*Direction 1:*
State how many lines of the entries contain the string "light"; reply with the number alone.

Begin Document

Source code for metaperceptron.core.base_mlp_numpy

#!/usr/bin/env python
# Created by "Thieu" at 13:43, 13/09/2023 ----------%
#       Email: nguyenthieu2102@gmail.com            %                                                    
#       Github: https://github.com/thieu1995        %                         
# --------------------------------------------------%

import pickle
from pathlib import Path
import numpy as np
import pandas as pd
from permetrics import RegressionMetric, ClassificationMetric
from sklearn.base import BaseEstimator
from mealpy import get_optimizer_by_name, Optimizer, get_all_optimizers, FloatVar
from metaperceptron.helpers import act_util, validator
from metaperceptron.helpers.metric_util import get_all_regression_metrics, get_all_classification_metrics


[docs]class MlpNumpy:
    """This class defines the general Multi-Layer Perceptron (MLP) model using Numpy

    Parameters
    ----------
    input_size : int, default=5
        The number of input nodes

    hidden_size : int, default=10
        The number of hidden nodes

    output_size : int, default=1
        The number of output nodes

    act1_name : str, default='tanh'
        Activation function for the hidden layer. The supported activation functions are:
        ["none", "relu", "leaky_relu", "celu", "prelu", "gelu", "elu", "selu", "rrelu", "tanh", "hard_tanh",
        "sigmoid", "hard_sigmoid", "log_sigmoid", "swish", "hard_swish", "soft_plus", "mish", "soft_sign",
        "tanh_shrink", "soft_shrink", "hard_shrink", "softmin", "softmax", "log_softmax", "silu"]

    act2_name : str, default='sigmoid'
        Activation function for the hidden layer. The supported activation functions are:
        ["none", "relu", "leaky_relu", "celu", "prelu", "gelu", "elu", "selu", "rrelu", "tanh", "hard_tanh",
        "sigmoid", "hard_sigmoid", "log_sigmoid", "swish", "hard_swish", "soft_plus", "mish", "soft_sign",
        "tanh_shrink", "soft_shrink", "hard_shrink", "softmin", "softmax", "log_softmax", "silu"]
    """

    def __init__(self, input_size=5, hidden_size=10, output_size=1, act1_name="tanh", act2_name="sigmoid"):
        # Initialize weights and biases for the input-hidden and hidden-output layers
        self.weights = {
            'weights_ih': np.random.rand(input_size, hidden_size),
            'biases_h': np.zeros((1, hidden_size)),
            'weights_ho': np.random.rand(hidden_size, output_size),
            'biases_o': np.zeros((1, output_size))
        }
        self.act1_func = getattr(act_util, act1_name)
        self.act2_func = getattr(act_util, act2_name)
        self.input_size = input_size
        self.hidden_size = hidden_size
        self.output_size = output_size

[docs]    def forward(self, inputs):
        # Forward pass through the network
        hidden = self.act1_func(np.dot(inputs, self.weights["weights_ih"]) + self.weights["biases_h"])

End Document
Begin Records for this task

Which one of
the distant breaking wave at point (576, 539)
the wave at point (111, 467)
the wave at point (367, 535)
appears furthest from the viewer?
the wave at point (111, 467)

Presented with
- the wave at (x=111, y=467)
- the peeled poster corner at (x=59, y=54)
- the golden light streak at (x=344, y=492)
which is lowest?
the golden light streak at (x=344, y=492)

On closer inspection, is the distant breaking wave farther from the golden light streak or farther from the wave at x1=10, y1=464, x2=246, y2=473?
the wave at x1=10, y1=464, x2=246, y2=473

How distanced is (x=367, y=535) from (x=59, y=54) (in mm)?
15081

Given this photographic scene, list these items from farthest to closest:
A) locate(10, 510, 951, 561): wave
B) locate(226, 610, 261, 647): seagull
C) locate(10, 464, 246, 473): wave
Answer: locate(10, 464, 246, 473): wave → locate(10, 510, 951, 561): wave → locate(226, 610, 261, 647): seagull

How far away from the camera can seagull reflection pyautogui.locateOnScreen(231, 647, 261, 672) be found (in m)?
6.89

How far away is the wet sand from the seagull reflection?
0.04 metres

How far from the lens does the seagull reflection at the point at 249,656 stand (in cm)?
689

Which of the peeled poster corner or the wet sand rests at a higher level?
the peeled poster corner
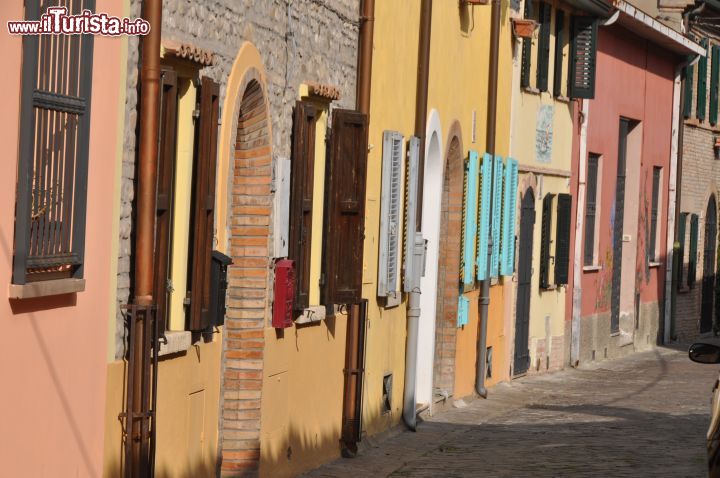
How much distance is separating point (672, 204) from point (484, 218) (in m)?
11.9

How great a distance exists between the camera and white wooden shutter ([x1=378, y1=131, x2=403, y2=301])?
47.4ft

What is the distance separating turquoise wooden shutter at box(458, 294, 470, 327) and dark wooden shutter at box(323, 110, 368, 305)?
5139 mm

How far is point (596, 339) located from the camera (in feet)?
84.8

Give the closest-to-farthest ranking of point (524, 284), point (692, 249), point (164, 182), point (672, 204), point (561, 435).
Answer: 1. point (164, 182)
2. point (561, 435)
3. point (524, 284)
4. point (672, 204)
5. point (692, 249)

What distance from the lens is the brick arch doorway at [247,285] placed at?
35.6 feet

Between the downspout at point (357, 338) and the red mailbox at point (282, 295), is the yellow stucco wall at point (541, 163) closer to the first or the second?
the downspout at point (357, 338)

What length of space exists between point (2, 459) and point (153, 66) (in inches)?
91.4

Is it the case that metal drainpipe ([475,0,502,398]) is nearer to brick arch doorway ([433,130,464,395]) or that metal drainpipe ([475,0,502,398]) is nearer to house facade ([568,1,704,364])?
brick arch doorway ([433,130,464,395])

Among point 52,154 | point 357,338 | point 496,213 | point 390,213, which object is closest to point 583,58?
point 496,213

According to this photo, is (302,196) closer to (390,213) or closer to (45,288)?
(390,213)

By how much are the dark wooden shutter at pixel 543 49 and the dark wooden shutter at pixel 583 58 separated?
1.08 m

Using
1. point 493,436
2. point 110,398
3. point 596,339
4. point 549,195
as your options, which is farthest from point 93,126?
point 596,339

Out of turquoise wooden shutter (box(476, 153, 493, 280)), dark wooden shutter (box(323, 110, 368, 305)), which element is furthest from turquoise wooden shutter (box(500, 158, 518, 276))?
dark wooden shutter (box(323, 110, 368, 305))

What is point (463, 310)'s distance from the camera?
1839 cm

End Records for this task
Begin Records for this task

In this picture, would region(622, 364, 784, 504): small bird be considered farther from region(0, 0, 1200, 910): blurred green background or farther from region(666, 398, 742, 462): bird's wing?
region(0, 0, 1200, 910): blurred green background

End Records for this task

*Direction 2:*
Condense the paragraph of the listing that begins "act1_name : str" into a short list that keeps its main facts.

*Exercise response 1:*
3

*Exercise response 2:*
- Parameter: act1_name (str), default 'tanh'
- Role: activation function for the hidden layer
- Supported options: none, relu, leaky_relu, celu, prelu, gelu, elu, selu, rrelu, tanh, hard_tanh, sigmoid, hard_sigmoid, log_sigmoid, swish, hard_swish, soft_plus, mish, soft_sign, tanh_shrink, soft_shrink, hard_shrink, softmin, softmax, log_softmax, silu